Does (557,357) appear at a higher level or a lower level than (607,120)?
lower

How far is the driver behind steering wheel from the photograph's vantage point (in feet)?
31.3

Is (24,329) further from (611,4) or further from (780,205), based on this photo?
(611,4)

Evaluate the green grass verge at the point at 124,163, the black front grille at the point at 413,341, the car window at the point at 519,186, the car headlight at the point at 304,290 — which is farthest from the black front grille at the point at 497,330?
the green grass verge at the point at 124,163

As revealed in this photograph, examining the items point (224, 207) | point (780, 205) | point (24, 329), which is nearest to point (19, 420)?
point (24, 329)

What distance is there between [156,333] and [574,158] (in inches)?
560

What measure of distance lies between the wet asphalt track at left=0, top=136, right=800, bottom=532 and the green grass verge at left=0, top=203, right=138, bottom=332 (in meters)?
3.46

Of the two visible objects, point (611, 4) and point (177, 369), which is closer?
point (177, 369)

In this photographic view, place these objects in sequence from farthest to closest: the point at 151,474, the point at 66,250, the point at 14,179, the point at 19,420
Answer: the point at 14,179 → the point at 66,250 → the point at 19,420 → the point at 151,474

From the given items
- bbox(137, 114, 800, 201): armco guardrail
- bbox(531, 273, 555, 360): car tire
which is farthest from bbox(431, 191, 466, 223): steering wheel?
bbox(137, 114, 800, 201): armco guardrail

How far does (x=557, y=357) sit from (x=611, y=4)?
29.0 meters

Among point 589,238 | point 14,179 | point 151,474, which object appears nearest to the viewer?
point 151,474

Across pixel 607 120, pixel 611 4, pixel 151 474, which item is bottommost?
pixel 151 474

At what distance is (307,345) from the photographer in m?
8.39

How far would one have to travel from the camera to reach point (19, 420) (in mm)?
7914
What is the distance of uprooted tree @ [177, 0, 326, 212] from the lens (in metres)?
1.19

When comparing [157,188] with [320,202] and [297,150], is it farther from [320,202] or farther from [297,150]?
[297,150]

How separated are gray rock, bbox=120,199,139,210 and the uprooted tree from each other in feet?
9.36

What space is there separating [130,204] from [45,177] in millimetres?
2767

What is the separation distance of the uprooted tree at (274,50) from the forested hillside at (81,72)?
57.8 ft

## GIVEN PROBLEM
Could you reproduce all of the material above word for word, changing nothing?

## ANSWER TO THE PROBLEM
Does (557,357) appear at a higher level or a lower level than (607,120)?
lower

How far is the driver behind steering wheel from the photograph's vantage point (in feet)?
31.3

Is (24,329) further from (611,4) or further from (780,205), based on this photo?
(611,4)

Evaluate the green grass verge at the point at 124,163, the black front grille at the point at 413,341, the car window at the point at 519,186, the car headlight at the point at 304,290 — which is farthest from the black front grille at the point at 497,330?
the green grass verge at the point at 124,163

As revealed in this photograph, examining the items point (224, 207) | point (780, 205) | point (24, 329), which is nearest to point (19, 420)?
point (24, 329)

What distance is there between [156,333] and [574,158] (in inches)?
560

What measure of distance lies between the wet asphalt track at left=0, top=136, right=800, bottom=532 and the green grass verge at left=0, top=203, right=138, bottom=332 (in meters)?
3.46

Of the two visible objects, point (611, 4) and point (177, 369), which is closer?
point (177, 369)

In this photographic view, place these objects in sequence from farthest to closest: the point at 151,474, the point at 66,250, the point at 14,179, the point at 19,420
Answer: the point at 14,179 → the point at 66,250 → the point at 19,420 → the point at 151,474

From the given items
- bbox(137, 114, 800, 201): armco guardrail
- bbox(531, 273, 555, 360): car tire
which is farthest from bbox(431, 191, 466, 223): steering wheel?
bbox(137, 114, 800, 201): armco guardrail

How far does (x=557, y=357) sit from (x=611, y=4)?
29.0 meters

Among point 589,238 | point 14,179 | point 151,474, which object appears nearest to the viewer?
point 151,474

Across pixel 607 120, pixel 611 4, pixel 151 474, which item is bottommost?
pixel 151 474

At what distance is (307,345) from the photographer in m?
8.39

How far would one have to travel from the camera to reach point (19, 420) (in mm)?
7914
What is the distance of uprooted tree @ [177, 0, 326, 212] from the lens (in metres)?
1.19

When comparing [157,188] with [320,202] and [297,150], is it farther from [320,202] or farther from [297,150]?
[297,150]

How separated are gray rock, bbox=120,199,139,210 and the uprooted tree from each other in feet?
9.36

What space is there separating [130,204] from [45,177] in millimetres?
2767

What is the separation distance of the uprooted tree at (274,50) from the forested hillside at (81,72)?
57.8 ft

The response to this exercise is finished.